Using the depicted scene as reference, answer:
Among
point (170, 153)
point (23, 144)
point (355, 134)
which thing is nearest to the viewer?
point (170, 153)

......

• _EXERCISE DETAILS_: Write out every line of the entries above, word for word and in the same order.

• _SOLUTION TO THE EXERCISE_:
Using the depicted scene as reference, answer:
Among
point (170, 153)
point (23, 144)
point (355, 134)
which thing is nearest to the viewer?
point (170, 153)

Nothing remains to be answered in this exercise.